Privett, G. E.; Ricci, A. W.; Wiedenfeld Needham, K.; Callahan, D. M.

2024-08-16 biophysics
10.1101/2024.08.13.607865 bioRxiv
Show abstract

Cellular viscoelastic modulus in skeletal muscle tissue responds dynamically to chronic stressors, such as age and exercise. Passive tissue mechanics may also be sensitive to acute stimuli such as mechanical loading and/or activation-induced muscle fatigue. These insights are largely derived from preclinical studies of age and acute muscle activation. Therefore, we sought to understand the relative responsiveness of muscle cellular passive mechanics to chronic (resistance training) and acute (muscle fatigue) stressors in healthy young males and females categorized as "resistance trained" or "untrained". We measured passive mechanics to test the hypothesis that Youngs Modulus and stress would be greater in fibers from trained versus untrained participants and both would be reduced following fatigue. We further assessed the translation of these findings to composite tissue in a sub-set of volunteers where muscle tissue bundles, containing both fibers and extracellular matrix, were analyzed in addition to single fibers. We report a main effect of training such that cellular passive mechanical measures were increased in single fibers from trained versus untrained participants. We likewise report reductions in passive mechanical measures following fatiguing exercise. Surprisingly, both training and acute fatigue only impacted muscle fiber passive measures in males, whereas females showed a more variable response across conditions. Last, we provide preliminary evidence supporting the translation of per-individual cellular differences to the tissue level. Together, these data suggest males respond more dynamically to acute and chronic stressors of muscle tissue mechanics, potentially linking cellular response and sex-dependent differences in musculotendinous injury risk.
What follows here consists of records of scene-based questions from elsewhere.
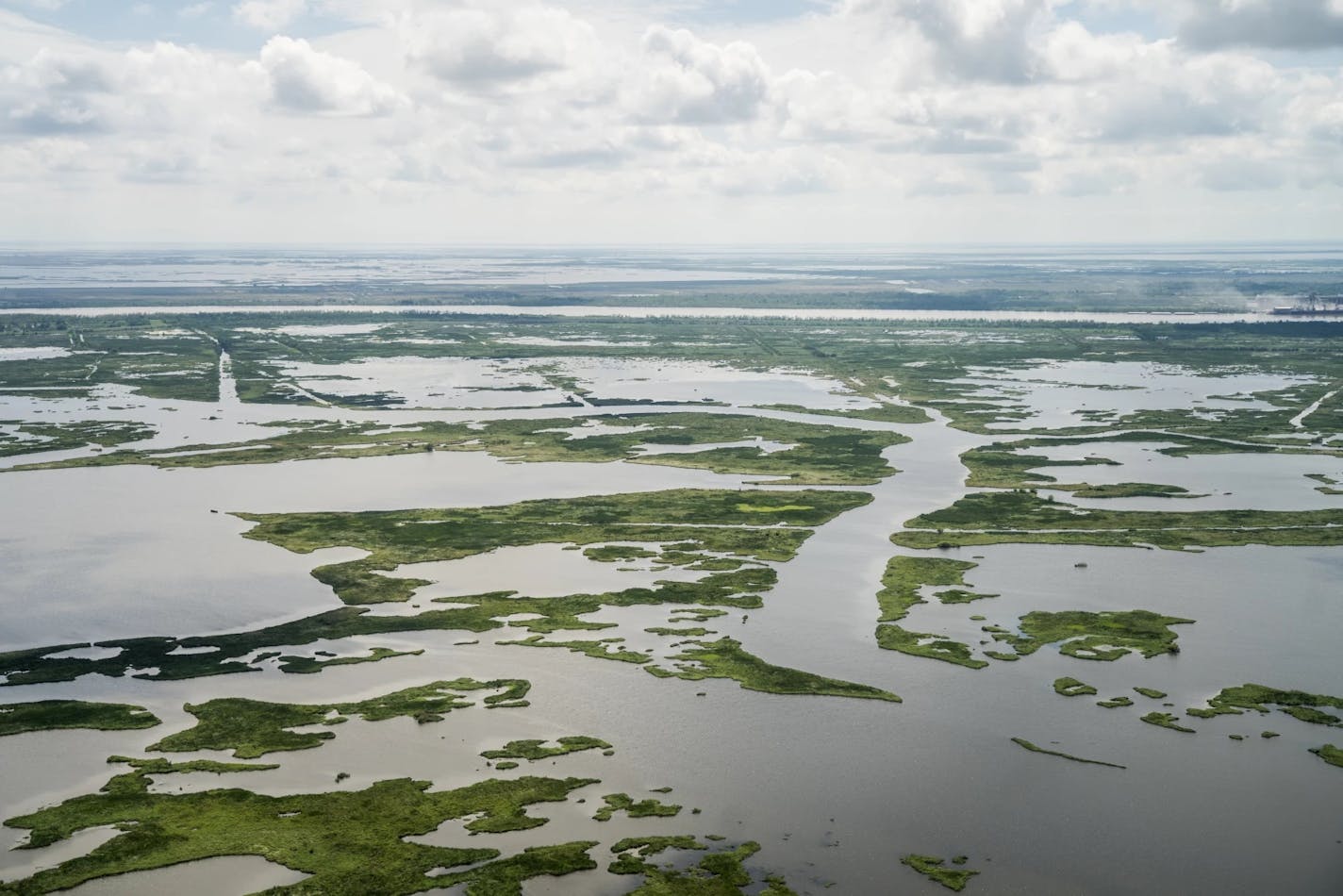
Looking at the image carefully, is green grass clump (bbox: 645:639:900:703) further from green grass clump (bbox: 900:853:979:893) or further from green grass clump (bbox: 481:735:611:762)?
green grass clump (bbox: 900:853:979:893)

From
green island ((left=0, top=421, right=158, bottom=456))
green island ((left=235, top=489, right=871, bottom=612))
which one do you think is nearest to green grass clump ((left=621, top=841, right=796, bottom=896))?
green island ((left=235, top=489, right=871, bottom=612))

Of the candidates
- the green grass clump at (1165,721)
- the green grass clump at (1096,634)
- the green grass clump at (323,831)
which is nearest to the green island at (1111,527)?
the green grass clump at (1096,634)

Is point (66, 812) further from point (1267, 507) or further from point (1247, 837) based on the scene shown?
point (1267, 507)

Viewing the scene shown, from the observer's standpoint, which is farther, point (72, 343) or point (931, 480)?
point (72, 343)

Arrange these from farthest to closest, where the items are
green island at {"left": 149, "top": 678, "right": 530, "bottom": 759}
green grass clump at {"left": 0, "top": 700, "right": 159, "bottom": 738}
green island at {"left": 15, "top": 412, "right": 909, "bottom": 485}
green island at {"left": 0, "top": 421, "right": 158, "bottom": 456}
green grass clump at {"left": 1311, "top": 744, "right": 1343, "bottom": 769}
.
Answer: green island at {"left": 0, "top": 421, "right": 158, "bottom": 456} < green island at {"left": 15, "top": 412, "right": 909, "bottom": 485} < green grass clump at {"left": 0, "top": 700, "right": 159, "bottom": 738} < green island at {"left": 149, "top": 678, "right": 530, "bottom": 759} < green grass clump at {"left": 1311, "top": 744, "right": 1343, "bottom": 769}

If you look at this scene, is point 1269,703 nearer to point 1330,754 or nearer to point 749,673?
point 1330,754

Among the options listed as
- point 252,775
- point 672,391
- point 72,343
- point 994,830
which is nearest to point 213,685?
point 252,775
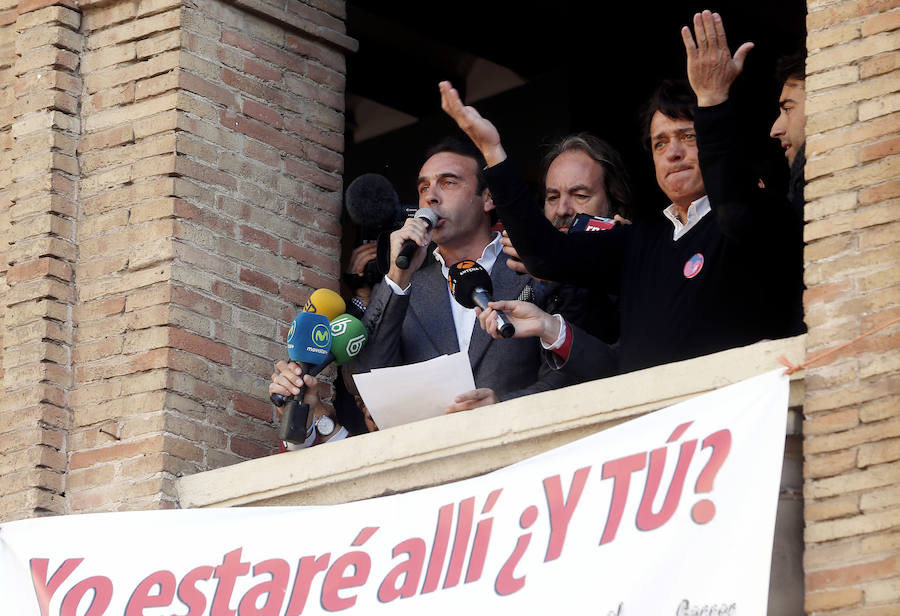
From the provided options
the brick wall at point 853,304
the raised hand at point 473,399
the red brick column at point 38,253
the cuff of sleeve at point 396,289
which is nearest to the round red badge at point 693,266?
the brick wall at point 853,304

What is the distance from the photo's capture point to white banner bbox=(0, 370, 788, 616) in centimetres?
530

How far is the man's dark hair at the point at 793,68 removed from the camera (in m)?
6.46

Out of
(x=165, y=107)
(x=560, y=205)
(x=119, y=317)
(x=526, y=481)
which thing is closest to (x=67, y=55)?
(x=165, y=107)

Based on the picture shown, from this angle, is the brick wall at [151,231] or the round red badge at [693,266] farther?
the brick wall at [151,231]

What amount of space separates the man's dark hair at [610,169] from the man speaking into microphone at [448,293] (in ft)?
1.25

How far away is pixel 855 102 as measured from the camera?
5.73m

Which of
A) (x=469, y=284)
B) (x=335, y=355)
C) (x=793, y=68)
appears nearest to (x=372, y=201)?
(x=335, y=355)

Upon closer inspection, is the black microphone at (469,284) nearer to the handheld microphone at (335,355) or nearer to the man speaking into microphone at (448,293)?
the man speaking into microphone at (448,293)

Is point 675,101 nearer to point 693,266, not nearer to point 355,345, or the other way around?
point 693,266

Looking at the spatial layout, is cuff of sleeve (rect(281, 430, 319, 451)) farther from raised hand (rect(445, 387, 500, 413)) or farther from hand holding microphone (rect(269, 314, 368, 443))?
raised hand (rect(445, 387, 500, 413))

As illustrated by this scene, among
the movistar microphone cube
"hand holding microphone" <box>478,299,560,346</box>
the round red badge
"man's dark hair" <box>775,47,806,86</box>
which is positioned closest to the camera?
the round red badge

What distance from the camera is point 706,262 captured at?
598cm

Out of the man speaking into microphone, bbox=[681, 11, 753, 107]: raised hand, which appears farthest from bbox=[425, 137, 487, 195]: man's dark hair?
bbox=[681, 11, 753, 107]: raised hand

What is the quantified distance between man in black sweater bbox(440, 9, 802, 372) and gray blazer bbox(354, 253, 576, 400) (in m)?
0.46
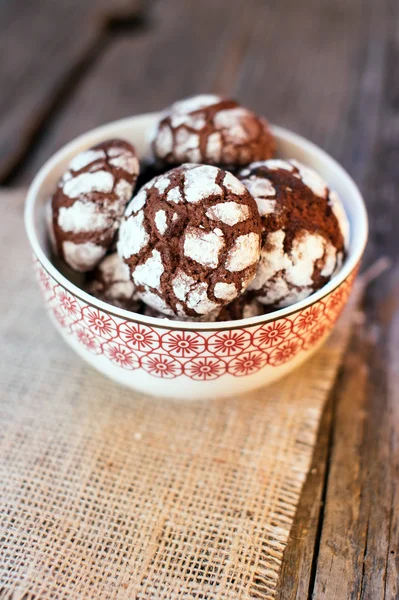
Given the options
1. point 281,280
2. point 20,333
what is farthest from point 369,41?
point 20,333

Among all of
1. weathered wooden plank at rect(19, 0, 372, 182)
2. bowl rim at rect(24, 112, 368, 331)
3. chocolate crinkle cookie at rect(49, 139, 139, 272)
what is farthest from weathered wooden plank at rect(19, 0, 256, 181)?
chocolate crinkle cookie at rect(49, 139, 139, 272)

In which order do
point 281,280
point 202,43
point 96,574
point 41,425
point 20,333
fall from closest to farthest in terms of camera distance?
1. point 96,574
2. point 281,280
3. point 41,425
4. point 20,333
5. point 202,43

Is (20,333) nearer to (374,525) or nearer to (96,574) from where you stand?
(96,574)

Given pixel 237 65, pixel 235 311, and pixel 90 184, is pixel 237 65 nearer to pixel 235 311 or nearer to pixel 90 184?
pixel 90 184

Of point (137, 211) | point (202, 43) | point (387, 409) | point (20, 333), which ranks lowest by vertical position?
point (20, 333)

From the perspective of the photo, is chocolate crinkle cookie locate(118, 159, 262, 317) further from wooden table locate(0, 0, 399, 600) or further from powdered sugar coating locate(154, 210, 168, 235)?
wooden table locate(0, 0, 399, 600)

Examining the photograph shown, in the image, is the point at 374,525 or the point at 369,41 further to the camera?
the point at 369,41

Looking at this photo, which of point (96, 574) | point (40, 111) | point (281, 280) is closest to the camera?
point (96, 574)

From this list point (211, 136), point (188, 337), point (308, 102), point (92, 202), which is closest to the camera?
point (188, 337)

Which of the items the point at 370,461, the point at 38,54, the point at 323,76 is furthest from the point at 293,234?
the point at 38,54
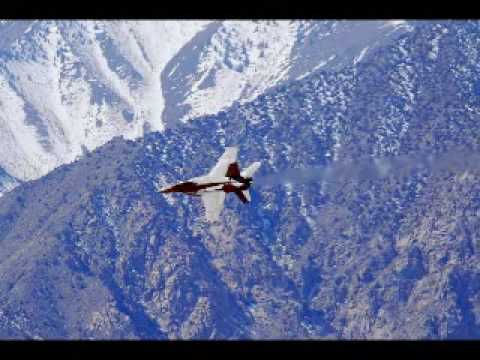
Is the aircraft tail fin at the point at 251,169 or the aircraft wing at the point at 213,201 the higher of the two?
the aircraft tail fin at the point at 251,169

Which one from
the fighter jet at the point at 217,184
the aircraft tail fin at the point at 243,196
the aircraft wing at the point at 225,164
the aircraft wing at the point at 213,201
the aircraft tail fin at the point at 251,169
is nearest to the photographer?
the aircraft tail fin at the point at 243,196

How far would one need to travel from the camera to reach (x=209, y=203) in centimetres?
17862

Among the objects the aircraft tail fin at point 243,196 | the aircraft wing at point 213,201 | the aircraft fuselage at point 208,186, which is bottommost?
the aircraft wing at point 213,201

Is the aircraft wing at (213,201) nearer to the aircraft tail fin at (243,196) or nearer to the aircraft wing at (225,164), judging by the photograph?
the aircraft wing at (225,164)

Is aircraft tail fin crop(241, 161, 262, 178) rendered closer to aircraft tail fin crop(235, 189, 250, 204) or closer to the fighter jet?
aircraft tail fin crop(235, 189, 250, 204)

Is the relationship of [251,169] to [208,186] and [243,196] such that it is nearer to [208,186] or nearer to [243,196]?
[243,196]

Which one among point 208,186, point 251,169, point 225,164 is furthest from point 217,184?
point 251,169

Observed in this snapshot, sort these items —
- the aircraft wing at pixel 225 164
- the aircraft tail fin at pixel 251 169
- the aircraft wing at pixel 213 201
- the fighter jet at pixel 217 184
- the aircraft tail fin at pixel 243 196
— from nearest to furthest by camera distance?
the aircraft tail fin at pixel 243 196, the aircraft tail fin at pixel 251 169, the fighter jet at pixel 217 184, the aircraft wing at pixel 213 201, the aircraft wing at pixel 225 164

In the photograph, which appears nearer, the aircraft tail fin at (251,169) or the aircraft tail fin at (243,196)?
the aircraft tail fin at (243,196)

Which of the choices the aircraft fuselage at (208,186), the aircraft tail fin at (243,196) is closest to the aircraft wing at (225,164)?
the aircraft fuselage at (208,186)
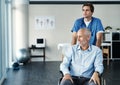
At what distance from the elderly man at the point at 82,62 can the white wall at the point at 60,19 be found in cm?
652

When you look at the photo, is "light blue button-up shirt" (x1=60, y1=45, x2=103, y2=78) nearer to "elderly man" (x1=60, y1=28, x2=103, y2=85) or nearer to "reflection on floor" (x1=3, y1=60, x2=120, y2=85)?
"elderly man" (x1=60, y1=28, x2=103, y2=85)

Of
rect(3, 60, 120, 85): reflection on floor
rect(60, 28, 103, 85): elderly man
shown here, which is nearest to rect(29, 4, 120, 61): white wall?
rect(3, 60, 120, 85): reflection on floor

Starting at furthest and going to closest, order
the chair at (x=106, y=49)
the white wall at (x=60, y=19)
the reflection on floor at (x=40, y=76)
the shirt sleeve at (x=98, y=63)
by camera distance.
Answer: the white wall at (x=60, y=19)
the chair at (x=106, y=49)
the reflection on floor at (x=40, y=76)
the shirt sleeve at (x=98, y=63)

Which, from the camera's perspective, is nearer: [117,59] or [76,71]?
[76,71]

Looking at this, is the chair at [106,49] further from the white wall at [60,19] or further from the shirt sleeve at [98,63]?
the shirt sleeve at [98,63]

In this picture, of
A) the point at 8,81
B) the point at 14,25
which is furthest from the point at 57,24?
the point at 8,81

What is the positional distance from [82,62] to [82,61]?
0.04 ft

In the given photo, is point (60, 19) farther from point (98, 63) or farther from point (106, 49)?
point (98, 63)

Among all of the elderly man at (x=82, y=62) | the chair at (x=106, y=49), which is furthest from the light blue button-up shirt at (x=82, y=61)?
the chair at (x=106, y=49)

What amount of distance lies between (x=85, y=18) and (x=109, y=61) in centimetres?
588

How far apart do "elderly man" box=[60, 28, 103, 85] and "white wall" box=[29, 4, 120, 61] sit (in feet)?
21.4

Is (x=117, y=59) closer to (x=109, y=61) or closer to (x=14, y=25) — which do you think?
(x=109, y=61)

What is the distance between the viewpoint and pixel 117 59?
9.74 metres

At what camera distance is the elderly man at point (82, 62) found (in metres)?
3.25
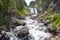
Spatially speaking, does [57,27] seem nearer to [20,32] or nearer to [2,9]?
[20,32]

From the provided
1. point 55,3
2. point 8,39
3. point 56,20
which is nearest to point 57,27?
point 56,20

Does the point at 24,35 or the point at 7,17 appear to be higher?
the point at 7,17

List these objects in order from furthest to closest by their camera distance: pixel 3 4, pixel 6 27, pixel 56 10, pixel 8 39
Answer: pixel 56 10 < pixel 3 4 < pixel 6 27 < pixel 8 39

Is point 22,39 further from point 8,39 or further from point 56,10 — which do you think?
point 56,10

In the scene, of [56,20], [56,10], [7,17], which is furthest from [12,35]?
[56,10]

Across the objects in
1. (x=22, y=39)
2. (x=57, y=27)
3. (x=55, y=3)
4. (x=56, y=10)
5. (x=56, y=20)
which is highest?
(x=55, y=3)

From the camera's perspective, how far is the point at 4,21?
4222cm

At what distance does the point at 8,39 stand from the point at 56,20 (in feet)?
52.1

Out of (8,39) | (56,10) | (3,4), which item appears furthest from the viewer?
(56,10)

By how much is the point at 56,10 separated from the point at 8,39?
27.9 meters

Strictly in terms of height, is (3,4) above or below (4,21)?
above

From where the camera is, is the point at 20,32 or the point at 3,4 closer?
the point at 20,32

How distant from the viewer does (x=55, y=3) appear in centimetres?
6122

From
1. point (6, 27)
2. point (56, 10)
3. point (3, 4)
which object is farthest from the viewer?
point (56, 10)
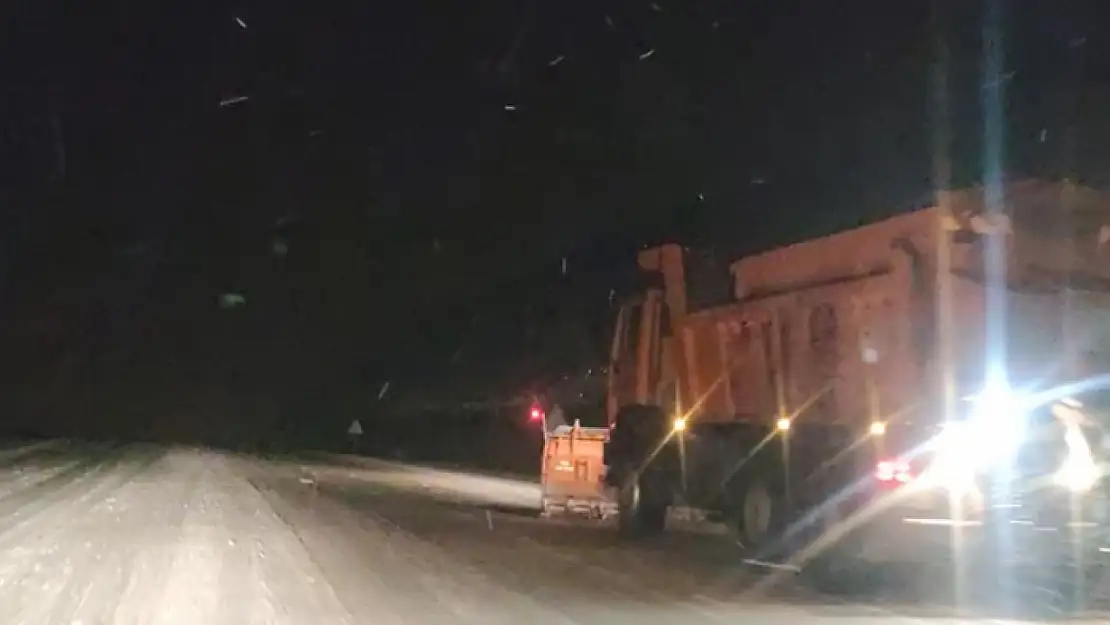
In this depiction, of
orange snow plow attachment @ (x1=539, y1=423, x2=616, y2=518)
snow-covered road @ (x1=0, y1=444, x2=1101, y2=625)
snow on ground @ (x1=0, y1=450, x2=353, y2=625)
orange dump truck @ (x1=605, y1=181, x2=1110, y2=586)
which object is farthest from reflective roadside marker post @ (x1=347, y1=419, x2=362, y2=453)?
orange dump truck @ (x1=605, y1=181, x2=1110, y2=586)

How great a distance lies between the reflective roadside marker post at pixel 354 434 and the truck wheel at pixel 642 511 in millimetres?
34407

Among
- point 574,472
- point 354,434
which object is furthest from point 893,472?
point 354,434

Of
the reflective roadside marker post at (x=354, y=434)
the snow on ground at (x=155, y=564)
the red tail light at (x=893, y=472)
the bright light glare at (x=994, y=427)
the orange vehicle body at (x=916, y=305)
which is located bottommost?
the snow on ground at (x=155, y=564)

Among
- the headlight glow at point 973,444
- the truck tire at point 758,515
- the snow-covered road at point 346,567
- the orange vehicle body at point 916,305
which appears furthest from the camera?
the truck tire at point 758,515

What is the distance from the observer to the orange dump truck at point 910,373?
13.3m

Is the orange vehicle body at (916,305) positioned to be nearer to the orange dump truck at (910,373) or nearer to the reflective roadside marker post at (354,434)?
the orange dump truck at (910,373)

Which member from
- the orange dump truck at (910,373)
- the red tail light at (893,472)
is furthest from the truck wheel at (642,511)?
the red tail light at (893,472)

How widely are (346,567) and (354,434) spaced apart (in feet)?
136

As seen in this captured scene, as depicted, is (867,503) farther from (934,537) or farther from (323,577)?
(323,577)

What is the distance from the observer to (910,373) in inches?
571

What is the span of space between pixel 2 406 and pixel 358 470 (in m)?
43.5

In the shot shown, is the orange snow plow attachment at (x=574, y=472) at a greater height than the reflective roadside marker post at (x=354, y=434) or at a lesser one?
lesser

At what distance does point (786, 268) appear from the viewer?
1758cm

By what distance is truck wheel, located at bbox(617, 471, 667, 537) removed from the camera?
1992cm
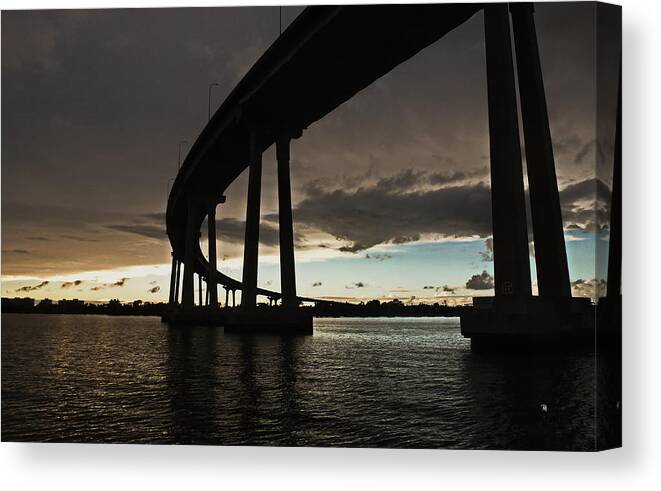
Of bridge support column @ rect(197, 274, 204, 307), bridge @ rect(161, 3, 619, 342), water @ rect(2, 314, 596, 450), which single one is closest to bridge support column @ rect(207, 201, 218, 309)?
bridge @ rect(161, 3, 619, 342)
New and noteworthyWe report that passive stress and modulus in single muscle fibers was higher in resistance trained healthy adults and fatiguing exercise reduced passive stress and modulus. In each case, dynamic responsiveness of muscle fibers to chronic and acute stressors was observed consistently in males, whereas responses in females varied considerably. We provide further evidence that cellular mechanisms may contribute to multicellular muscle tissue samples, suggesting these findings have relevance to in vivo tissue mechanics.